• Task statement:
According to the passage below on the Bakken oil boom, how much do some Fort Berthold tribal members who once lived in poverty now receive each month?

• Passage to read:
BEGIN

As CNN reported in October 2011, the oil boom at the Bakken formation in the Dakotas and Montana comes with a price. The resultant crime wave, due to tens of thousands of oil workers descending on the area and looking to party, has overwhelmed small town law enforcement. Narcotics, strip clubs and prostitution have soared. So have burglaries and alcohol-related assaults.

As CBS reported in February 2012, rapes have increased as well. With tens of thousands of single men living away from home, that might not be surprising, but for once safe small communities, it is a traumatic development. As Oil Patch Dispatch observed in July 2012, the consequent housing shortage and lack of available abused women shelter space is causing victims of domestic violence to stay with their abusers. Local agencies that deal with domestic violence and sexual assault are tapped out.

As noted in High Country News in April 2012, the Fort Berthold Indian Reservation has raked in hundreds of millions from the Bakken boom. Some tribal members who once lived in poverty are receiving $10,000 monthly checks. But like other communities off the reservation, drunk driving, hard drug use and sex-trafficking is rampant. Domestic violence has doubled.

In February 2013, The Atlantic magazine examined rising violence on the Fort Berthold Reservation, and how tribal officers are often powerless to do anything about it. One in three Native American women are raped during their lifetimes, mostly by non-Indians. In Fort Berthold, thanks to the oil boom, that rate is going up. So are other crimes over which the tribe has little legal control.

In response to this crisis, the U.S. Department of Justice recently announced it is seeking applications for funding to support an exploratory study on the domestic violence, dating violence, sexual assault, and stalking implications of the oil industry across communities in the Dakotas and Montana. Meanwhile, women in the region are beginning to carry weapons. Welcome to prosperity.

END

• Information provided:
BEGIN

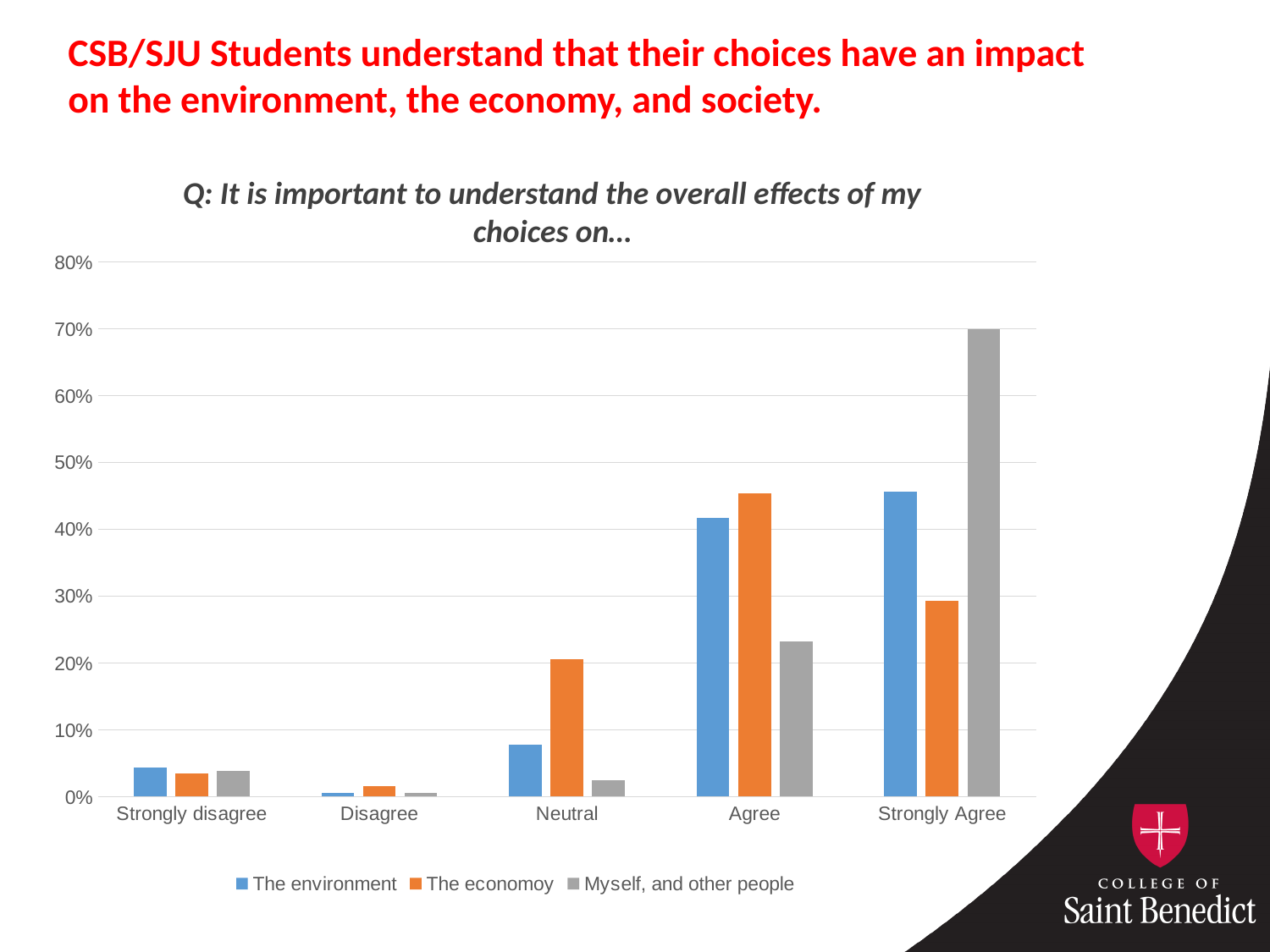
Is the value for 'The economomy' at Neutral greater or less than 10%? greater How many response categories are shown along the x axis? 5 Which series is shown in orange in the legend? The economomy Is the value for 'Myself, and other people' at Agree greater or less than 30%? less How many series does the legend list? 3 For the series 'Myself, and other people', which response category has the highest value? Strongly Agree At Strongly Agree, which series has the larger value: 'The environment' or 'The economomy'? The environment Is the value for 'Myself, and other people' at Strongly Agree greater or less than 60%? greater What kind of chart is shown on the slide? Bar chart For the series 'The economomy', which response category has the highest value? Agree At Agree, which series has the larger value: 'The environment' or 'The economomy'? The economomy For the series 'The environment', which response category has the lowest value? Disagree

END

• Result below:
$10,000 in monthly checks.